**СПИСОК ЗАДАНИЙ:**
a) Какая книга до 1867 года служила детям учебником по «Закону Божию», согласно фрагменту о православной педагогике?
b) Продолжите фрагмент о православной педагогике, начав сразу после его последнего предложения.

Многим церковным людям трудно смириться с мыслью о том, что не на все вопросы в Церкви есть готовые ответы, что в Церкви есть пространство для наших церковных поисков и недоумений.
О том, как млада еще традиция православной педагогики, напоминает одно обстоятельство: до 1867 года в качестве учебника для детей по «Закону Божию» использовалась ну совсем не детская книжка – «Катехизис» митрополита Филарета.
В школьно-аудиторную работу Церковь включилась довольно поздно. Все же это разные вещи: работа с учеником наедине (именно так в веках и передавались духовные традиции), и работа в аудитории. Духовная традиция - это своего рода машина по борьбе со временем. То, что передается в священном предании – это внутренний облик Учителя. В монастыре идет многолетнее перетекание души учителя в душу ученика24. Тут не может быть технологий. Но класс тем и отличается от кельи, что тут – поток, конвейер, а, значит, образовательные технологии. А вот их-то Церковь и не создавала в былые века.
Поэтому наивно считать, что можно отксерокопировать и переиздать какие-то дореволюционные книги. Дореволюционный опыт преподавания Закона Божия не поможет. Он не уберег страну от гибели сто лет назад, тем более не пригодится он и сегодня.

**ДАННЫЕ:**
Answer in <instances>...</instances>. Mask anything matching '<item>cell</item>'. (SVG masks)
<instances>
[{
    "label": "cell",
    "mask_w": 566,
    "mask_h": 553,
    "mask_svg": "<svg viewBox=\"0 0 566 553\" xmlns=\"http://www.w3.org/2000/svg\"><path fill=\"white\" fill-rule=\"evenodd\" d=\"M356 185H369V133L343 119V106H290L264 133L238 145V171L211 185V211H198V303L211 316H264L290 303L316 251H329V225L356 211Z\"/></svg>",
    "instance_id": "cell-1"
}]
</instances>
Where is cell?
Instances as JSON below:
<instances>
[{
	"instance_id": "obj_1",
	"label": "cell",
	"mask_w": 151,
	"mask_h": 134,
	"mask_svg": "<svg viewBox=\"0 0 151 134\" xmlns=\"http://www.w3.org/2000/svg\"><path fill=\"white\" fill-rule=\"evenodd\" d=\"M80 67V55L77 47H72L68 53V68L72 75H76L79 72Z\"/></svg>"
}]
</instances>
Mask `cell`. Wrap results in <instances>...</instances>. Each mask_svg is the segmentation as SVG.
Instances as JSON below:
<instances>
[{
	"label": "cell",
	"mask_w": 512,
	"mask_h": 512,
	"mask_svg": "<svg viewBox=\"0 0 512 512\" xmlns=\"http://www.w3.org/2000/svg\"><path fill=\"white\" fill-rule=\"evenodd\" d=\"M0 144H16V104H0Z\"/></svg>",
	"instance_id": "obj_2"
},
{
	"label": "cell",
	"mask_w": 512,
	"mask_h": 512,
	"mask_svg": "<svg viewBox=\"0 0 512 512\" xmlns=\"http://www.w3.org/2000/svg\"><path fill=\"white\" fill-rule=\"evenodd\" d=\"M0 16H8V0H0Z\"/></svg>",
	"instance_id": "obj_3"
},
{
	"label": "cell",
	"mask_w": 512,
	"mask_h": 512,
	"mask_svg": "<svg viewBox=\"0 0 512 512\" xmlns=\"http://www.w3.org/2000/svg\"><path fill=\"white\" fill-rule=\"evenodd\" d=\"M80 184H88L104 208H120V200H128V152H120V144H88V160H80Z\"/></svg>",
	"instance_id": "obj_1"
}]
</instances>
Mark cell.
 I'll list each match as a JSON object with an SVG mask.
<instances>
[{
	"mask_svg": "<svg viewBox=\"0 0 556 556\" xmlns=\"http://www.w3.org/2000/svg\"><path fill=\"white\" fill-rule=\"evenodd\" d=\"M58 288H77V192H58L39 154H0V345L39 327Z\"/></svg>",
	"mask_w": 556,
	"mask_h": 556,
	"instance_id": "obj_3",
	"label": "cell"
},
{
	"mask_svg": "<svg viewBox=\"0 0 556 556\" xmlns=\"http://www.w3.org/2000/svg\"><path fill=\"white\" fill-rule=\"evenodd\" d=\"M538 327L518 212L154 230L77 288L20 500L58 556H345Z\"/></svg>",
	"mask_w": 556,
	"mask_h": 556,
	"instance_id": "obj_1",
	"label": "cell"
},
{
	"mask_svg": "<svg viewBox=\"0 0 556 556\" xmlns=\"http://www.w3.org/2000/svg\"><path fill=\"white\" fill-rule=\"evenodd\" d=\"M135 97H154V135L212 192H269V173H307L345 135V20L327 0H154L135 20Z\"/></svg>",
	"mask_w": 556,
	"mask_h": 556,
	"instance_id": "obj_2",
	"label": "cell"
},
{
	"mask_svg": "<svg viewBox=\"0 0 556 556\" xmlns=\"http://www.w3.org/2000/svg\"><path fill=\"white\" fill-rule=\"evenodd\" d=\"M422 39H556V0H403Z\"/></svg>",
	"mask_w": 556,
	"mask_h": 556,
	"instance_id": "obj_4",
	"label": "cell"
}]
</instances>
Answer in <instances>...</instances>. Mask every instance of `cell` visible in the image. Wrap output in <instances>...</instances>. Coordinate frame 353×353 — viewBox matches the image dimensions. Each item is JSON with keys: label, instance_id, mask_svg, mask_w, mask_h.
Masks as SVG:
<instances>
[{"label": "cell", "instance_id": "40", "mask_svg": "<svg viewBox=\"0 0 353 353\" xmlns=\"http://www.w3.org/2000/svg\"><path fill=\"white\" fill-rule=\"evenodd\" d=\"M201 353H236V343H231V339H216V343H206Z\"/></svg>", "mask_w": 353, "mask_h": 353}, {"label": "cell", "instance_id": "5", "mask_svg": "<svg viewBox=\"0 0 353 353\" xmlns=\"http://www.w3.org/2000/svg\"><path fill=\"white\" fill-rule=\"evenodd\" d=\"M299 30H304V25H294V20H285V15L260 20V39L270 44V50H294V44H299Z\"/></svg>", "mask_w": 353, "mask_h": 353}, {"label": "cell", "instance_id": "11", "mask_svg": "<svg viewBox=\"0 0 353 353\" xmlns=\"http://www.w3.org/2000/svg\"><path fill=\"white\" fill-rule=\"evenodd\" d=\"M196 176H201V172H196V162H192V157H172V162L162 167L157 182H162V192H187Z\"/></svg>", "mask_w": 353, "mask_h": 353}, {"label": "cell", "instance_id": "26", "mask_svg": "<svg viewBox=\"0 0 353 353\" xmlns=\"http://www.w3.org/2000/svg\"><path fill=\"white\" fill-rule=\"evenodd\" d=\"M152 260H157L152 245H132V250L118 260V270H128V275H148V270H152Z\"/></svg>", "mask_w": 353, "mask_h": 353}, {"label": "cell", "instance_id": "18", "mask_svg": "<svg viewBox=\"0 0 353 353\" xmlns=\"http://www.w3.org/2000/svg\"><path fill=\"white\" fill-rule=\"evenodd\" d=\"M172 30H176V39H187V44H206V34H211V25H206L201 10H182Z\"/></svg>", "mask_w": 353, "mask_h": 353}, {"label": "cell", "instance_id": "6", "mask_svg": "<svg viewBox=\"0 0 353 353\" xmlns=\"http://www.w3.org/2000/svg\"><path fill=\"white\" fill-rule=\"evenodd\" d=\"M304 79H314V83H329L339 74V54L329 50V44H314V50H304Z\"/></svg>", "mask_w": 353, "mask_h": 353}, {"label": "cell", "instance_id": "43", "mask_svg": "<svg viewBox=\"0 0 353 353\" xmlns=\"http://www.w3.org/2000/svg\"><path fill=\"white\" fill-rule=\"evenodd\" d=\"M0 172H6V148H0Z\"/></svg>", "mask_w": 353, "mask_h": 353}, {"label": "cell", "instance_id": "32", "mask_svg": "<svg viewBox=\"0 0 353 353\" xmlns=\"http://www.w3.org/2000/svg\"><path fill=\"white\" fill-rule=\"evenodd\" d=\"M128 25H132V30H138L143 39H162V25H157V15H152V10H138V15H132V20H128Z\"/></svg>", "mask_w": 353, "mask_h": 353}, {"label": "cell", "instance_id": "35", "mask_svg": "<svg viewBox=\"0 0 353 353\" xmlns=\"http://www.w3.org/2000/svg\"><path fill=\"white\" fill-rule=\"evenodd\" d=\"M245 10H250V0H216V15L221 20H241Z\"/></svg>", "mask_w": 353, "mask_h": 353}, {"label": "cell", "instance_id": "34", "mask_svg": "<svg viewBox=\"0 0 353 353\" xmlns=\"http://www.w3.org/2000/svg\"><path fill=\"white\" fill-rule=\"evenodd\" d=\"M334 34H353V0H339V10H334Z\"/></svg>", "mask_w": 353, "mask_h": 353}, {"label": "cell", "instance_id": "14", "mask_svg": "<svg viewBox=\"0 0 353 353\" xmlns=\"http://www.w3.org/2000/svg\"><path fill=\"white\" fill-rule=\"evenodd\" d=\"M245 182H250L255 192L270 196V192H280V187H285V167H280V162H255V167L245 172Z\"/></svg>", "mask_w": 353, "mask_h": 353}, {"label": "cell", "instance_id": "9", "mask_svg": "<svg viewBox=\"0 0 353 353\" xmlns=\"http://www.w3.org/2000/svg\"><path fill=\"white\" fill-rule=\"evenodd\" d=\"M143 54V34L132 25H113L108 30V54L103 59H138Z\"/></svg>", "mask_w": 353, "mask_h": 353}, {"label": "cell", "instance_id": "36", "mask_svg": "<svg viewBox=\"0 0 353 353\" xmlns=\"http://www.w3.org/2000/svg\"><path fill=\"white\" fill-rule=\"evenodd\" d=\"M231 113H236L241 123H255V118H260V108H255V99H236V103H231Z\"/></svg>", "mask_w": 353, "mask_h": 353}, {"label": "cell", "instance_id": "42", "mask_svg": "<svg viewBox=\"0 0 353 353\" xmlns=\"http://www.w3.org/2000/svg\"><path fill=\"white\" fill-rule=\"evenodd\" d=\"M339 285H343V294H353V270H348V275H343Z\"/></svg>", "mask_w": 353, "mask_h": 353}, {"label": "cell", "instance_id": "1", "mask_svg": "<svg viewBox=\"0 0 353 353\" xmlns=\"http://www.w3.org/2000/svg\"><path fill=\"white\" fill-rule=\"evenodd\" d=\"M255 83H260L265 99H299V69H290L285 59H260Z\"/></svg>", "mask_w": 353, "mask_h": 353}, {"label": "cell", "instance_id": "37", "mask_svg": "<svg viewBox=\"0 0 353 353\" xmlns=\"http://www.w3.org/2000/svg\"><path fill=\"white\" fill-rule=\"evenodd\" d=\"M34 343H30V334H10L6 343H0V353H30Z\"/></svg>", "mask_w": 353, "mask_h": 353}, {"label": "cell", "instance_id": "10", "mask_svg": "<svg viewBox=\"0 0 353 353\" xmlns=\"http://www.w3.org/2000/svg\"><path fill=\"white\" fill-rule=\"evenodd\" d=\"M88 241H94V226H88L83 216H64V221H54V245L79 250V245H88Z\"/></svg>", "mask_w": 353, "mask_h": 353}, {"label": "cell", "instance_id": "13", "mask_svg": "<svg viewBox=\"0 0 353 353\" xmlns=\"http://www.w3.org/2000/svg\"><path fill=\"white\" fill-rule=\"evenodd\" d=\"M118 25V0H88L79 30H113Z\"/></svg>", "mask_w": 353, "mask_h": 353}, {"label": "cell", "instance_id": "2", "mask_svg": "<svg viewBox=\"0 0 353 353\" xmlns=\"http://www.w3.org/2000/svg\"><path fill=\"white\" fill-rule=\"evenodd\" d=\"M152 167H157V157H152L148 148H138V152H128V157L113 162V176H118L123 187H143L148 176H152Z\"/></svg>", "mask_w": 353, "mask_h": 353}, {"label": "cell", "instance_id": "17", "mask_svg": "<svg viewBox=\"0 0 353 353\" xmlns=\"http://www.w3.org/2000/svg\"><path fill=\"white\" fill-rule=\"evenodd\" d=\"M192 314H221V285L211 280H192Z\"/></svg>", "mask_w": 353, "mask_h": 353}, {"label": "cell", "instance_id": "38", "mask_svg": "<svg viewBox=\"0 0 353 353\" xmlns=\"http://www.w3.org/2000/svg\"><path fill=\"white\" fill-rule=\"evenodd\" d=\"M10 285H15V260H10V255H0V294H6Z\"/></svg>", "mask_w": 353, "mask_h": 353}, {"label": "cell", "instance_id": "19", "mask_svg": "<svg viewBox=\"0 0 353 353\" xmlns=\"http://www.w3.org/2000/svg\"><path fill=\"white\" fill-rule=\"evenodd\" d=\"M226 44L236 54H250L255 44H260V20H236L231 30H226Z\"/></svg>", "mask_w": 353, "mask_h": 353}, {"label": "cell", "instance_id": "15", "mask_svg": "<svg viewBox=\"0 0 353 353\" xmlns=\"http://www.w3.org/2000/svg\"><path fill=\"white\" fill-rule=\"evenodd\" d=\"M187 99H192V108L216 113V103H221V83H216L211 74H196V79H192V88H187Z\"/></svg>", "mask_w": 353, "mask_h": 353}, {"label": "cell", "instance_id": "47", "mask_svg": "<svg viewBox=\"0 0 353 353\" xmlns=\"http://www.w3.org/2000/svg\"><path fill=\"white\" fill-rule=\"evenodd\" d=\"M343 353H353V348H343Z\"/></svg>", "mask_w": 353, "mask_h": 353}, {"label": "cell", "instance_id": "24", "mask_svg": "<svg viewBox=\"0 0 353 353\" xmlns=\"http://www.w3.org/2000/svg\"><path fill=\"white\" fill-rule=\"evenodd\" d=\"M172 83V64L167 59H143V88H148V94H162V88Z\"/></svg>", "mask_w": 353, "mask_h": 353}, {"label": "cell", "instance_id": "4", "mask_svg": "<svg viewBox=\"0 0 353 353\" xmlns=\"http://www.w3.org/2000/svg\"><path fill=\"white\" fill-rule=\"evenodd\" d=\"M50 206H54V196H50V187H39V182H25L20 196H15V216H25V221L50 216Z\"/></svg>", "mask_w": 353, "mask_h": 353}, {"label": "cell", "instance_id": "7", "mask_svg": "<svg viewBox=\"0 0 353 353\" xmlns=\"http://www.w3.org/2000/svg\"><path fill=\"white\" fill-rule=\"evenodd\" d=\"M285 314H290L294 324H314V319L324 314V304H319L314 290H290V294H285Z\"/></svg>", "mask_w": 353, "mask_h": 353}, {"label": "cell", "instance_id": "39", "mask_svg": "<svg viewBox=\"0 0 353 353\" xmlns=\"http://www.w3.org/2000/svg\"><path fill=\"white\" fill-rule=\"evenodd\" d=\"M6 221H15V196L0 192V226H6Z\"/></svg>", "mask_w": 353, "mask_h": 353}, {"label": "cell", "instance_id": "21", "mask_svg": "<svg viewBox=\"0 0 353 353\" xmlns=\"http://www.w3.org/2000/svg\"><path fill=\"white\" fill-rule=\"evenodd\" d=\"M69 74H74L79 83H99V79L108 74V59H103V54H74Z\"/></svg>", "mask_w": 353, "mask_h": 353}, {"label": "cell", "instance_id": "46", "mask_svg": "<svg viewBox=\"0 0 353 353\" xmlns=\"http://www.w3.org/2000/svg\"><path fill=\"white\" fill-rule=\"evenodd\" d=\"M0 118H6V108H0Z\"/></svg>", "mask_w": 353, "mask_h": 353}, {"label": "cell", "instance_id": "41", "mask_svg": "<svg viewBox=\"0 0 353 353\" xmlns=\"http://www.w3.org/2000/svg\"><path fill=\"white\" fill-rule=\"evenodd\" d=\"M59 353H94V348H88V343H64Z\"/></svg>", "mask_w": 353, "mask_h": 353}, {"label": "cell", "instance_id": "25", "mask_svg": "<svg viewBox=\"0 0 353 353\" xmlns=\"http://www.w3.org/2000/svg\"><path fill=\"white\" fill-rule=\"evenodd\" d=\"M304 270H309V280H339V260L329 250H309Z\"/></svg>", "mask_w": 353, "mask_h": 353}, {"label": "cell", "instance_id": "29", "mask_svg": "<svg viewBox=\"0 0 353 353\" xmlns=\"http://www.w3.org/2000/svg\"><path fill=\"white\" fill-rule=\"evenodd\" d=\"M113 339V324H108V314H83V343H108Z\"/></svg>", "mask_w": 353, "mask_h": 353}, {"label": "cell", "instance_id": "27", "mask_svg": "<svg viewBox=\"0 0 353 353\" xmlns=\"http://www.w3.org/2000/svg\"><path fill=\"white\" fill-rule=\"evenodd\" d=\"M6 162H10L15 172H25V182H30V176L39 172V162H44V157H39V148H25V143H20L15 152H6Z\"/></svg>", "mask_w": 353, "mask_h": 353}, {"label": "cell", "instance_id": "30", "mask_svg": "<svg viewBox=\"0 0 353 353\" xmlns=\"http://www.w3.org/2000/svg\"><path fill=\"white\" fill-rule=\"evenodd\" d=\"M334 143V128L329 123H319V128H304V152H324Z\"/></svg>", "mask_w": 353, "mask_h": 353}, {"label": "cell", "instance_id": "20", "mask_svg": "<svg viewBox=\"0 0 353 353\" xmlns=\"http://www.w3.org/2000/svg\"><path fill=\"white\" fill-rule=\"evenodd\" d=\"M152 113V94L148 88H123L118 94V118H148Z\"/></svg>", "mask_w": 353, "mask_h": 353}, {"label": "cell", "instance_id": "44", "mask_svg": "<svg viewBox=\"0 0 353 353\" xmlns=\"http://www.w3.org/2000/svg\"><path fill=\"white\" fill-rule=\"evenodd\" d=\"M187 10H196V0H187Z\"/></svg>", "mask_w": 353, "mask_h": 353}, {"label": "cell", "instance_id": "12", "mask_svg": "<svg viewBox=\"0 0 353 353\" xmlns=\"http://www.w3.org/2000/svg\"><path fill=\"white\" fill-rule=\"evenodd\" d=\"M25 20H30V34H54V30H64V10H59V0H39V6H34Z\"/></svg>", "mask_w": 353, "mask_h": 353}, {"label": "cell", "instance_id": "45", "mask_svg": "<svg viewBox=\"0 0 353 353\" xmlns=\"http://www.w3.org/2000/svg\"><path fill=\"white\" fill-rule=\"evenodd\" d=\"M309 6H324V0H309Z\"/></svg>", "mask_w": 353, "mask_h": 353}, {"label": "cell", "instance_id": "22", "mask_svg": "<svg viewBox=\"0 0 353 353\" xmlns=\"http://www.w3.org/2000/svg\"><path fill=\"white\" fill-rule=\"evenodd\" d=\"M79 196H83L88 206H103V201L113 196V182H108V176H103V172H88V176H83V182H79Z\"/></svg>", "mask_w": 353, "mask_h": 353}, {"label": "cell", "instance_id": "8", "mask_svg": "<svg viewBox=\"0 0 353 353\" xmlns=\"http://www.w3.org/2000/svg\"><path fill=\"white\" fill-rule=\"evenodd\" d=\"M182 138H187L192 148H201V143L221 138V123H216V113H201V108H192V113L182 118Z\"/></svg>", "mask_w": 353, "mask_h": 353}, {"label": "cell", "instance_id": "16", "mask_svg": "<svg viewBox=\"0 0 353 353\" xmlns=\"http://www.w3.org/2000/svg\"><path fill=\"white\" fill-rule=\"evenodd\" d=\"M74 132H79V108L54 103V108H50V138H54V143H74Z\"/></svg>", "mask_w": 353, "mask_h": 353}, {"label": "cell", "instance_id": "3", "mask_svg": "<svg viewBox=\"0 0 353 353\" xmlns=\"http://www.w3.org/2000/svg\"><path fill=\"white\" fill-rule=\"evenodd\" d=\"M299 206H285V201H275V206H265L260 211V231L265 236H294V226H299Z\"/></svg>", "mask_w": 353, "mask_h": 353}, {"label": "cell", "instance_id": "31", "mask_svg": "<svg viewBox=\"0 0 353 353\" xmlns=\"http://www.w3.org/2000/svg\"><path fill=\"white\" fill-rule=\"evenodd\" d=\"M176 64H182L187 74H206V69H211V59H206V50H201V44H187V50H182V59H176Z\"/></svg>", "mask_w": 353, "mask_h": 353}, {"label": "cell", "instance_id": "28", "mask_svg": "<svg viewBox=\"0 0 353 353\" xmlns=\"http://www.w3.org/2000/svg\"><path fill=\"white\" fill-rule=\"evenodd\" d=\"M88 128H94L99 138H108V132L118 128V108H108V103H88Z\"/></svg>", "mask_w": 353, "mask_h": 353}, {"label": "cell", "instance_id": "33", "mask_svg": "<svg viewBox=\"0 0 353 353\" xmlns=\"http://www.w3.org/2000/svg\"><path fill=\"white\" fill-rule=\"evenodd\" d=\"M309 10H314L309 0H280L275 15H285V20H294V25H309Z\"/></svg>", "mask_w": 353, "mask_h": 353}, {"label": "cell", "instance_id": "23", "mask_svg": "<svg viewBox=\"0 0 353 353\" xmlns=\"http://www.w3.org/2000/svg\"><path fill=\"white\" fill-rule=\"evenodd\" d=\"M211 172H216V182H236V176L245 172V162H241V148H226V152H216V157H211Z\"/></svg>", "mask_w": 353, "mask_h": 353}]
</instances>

**ОЖИДАЕМЫЕ ОТВЕТЫ:**
a) «Катехизис» митрополита Филарета.

b)
В нашем веке православную педагогику приходится разрабатывать в режиме поиска, а не перебора цитатных четок – совмещая наработки светской педагогики, а также возрастной психологии ХХ века с этикой древнего Православия. Каждому православному педагогу и родителю сегодня приходится идти путём творческого синтеза.
Но пока практически на всех учебниках ОПК, которые были изданы до сей поры, лежат два проклятия: это проклятие прошедшего времени и проклятие женского рода.
ПРОКЛЯТИЕ ПРОШЕДШЕГО ВРЕМЕНИ
Курсы ОПК, созданные за последние 15 лет, безнадёжно историко-центричны. Они говорят о том, что было когда-то, а не о том, что происходит в жизни ребёнка сейчас. И чем более ребёнок читает эти учебники, тем более он уходит от своего мира, погружается в историю, и тем более рождается отчужденность его от того мира, в который его эмигрируют. «Христос сказал», «преподобный Сергий благословил» – всё в прошлом, всё далеко...
По этой причине я постарался свой курс построить максимально актуализировано. Я вообще убеждён, что разговор о православной культуре в школе в любом возрасте возможен лишь в одной интонации: наш взгляд на твои проблемы.
Взрослеющий Гарри Поттер в пятом томе возмущается: «Какой ерунде нас учат в Хоггвартсе! Вместо того, чтобы учить нас астрологии, лучше бы нам рассказали, как мальчик может понять девочку!». Именно о проблемах жизни и внутреннего мира современного ребенка должен быть наш курс.
Именно потребностью вынести разговор о православии за рамки истории древнего мира объяснялся подбор многих сюжетов в данном учебнике.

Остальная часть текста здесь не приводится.